Let’s continue our static analysis:

 

# strings -a the-binary

  <-lots of output lines deleted->

 

From its output we can conclude several things:

 

The multiple entries like:

 

GCC: (GNU) 2.7.2.l.2

 

indicate the program has been generated with gcc version 2.7.2.1.2.

 

@(#) The Linux C library 5.3.12

 

Confirms this is a linux binary, compiled with libc version 5.

 

These lines are quite interesting:

 

[mingetty]

/tmp/.hj237349

/bin/csh -f -c "%s" 1> %s 2>&1

TfOjG

/sbin:/bin:/usr/sbin:/usr/bin:/usr/local/bin/:.

PATH

HISTFILE

linux

TERM

/bin/sh

/bin/csh -f -c "%s"

 

mingetty is a minimal getty process for virtual consoles (see man 8 mingetty). Why should this be here?

/tmp/.hj237349 indicates a temporal filename, the leading dot is a simple method of trying to hide it.

/bin/csh –f –c “%s” 1> %s 2>&1, and the other csh reference indicates that, at some point, the program will try to execute a command with csh, redirecting its output.

TfOjG seems to be a password-like string. Maybe at some point it is used to validate user input.

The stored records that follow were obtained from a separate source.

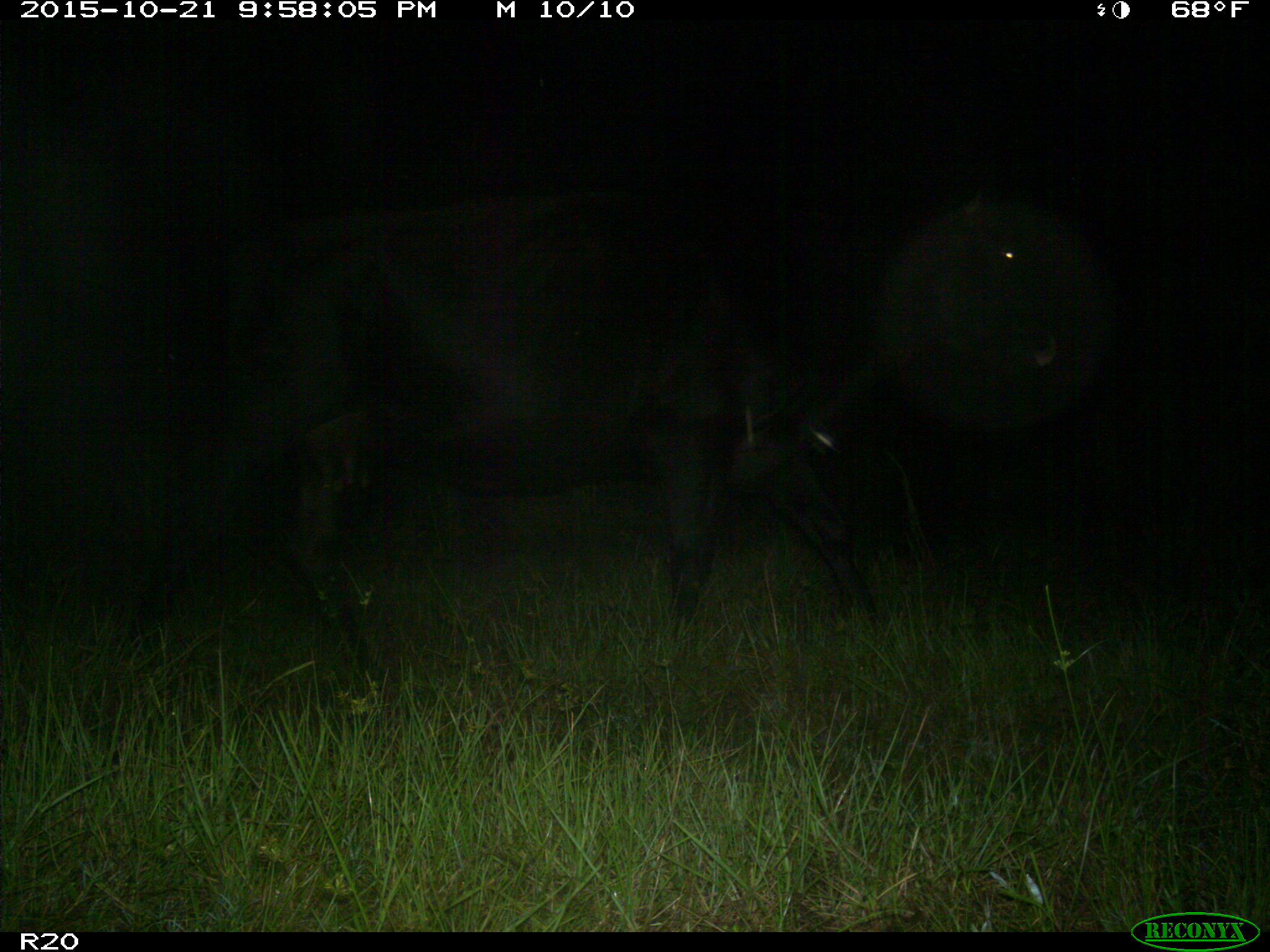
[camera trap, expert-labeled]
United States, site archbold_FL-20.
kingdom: Animalia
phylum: Chordata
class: Mammalia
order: Artiodactyla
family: Bovidae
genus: Bos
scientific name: Bos taurus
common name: domestic cow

PATH, HISTFILE, etc... are common shell environment variables. This shows that, somewhere, the program is able to open a shell.

 

%d.%d.%d.%d

%u.%u.%u.%u

%c%s

gethostby*.getanswer: asked for "%s", got "%s"

RESOLV_HOST_CONF

/etc/host.conf

order

resolv+: %s: "%s" command incorrectly formatted.

 

..and etc... indicates that the library resolv+ (now part of libc) is included in the binary. So, at some point, the program will try to resolve hostnames or IP addresses; some network activity is expected then.

 

The lines

yplib.c,v 2.6 1994/05/27 14:34:43 swen Exp

/var/yp/binding

 

and many others like them indicate the presence of libc NIS calls. The resolv+ library uses them, but they could also be called directly.

 

The string

*nazgul*

 

seemed very suspicious (a password or the like), but a quick search on the web showed us it marks the beginning of a Linux compiled message catalog. It is so fun to learn...

 

We then proceeded to get file information from objdump.

 

# objdump -x the-binary

 

the-binary:     file format elf32-i386

the-binary

architecture: i386, flags 0x00000102:

EXEC_P, D_PAGED

start address 0x08048090

 

Program Header:

    LOAD off    0x00000000 vaddr 0x08048000 paddr 0x08048000 align 2**12

         filesz 0x00024222 memsz 0x00024222 flags r-x

    LOAD off    0x00024228 vaddr 0x0806d228 paddr 0x0806d228 align 2**12

         filesz 0x0000c094 memsz 0x00011970 flags rw-

             

Sections:

Idx Name          Size      VMA       LMA       File off  Algn

  0 .init         00000008  08048080  08048080  00000080  2**4

                  CONTENTS, ALLOC, LOAD, READONLY, CODE

  1 .text         0001f53c  08048090  08048090  00000090  2**4

                  CONTENTS, ALLOC, LOAD, READONLY, CODE

  2 __libc_subinit 00000004  080675cc  080675cc  0001f5cc  2**2

                  CONTENTS, ALLOC, LOAD, READONLY, DATA

  3 .fini         00000008  080675d0  080675d0  0001f5d0  2**4

                  CONTENTS, ALLOC, LOAD, READONLY, CODE

  4 .rodata       00004c4a  080675d8  080675d8  0001f5d8  2**2

                  CONTENTS, ALLOC, LOAD, READONLY, DATA

  5 .data         0000c084  0806d228  0806d228  00024228  2**2

                  CONTENTS, ALLOC, LOAD, DATA

  6 .ctors        00000008  080792ac  080792ac  000302ac  2**2

                  CONTENTS, ALLOC, LOAD, DATA

  7 .dtors        00000008  080792b4  080792b4  000302b4  2**2

                  CONTENTS, ALLOC, LOAD, DATA

  8 .bss          000058dc  080792bc  080792bc  000302bc  2**2

                  ALLOC

  9 .note         00000d5c  00000000  00000000  000302bc  2**0

                  CONTENTS, READONLY    

 10 .comment      00000ea6  00000000  00000000  00031018  2**0

                  CONTENTS, READONLY

objdump: the-binary: no symbols  

 

****************

The program will beging at memory address 0x08048000.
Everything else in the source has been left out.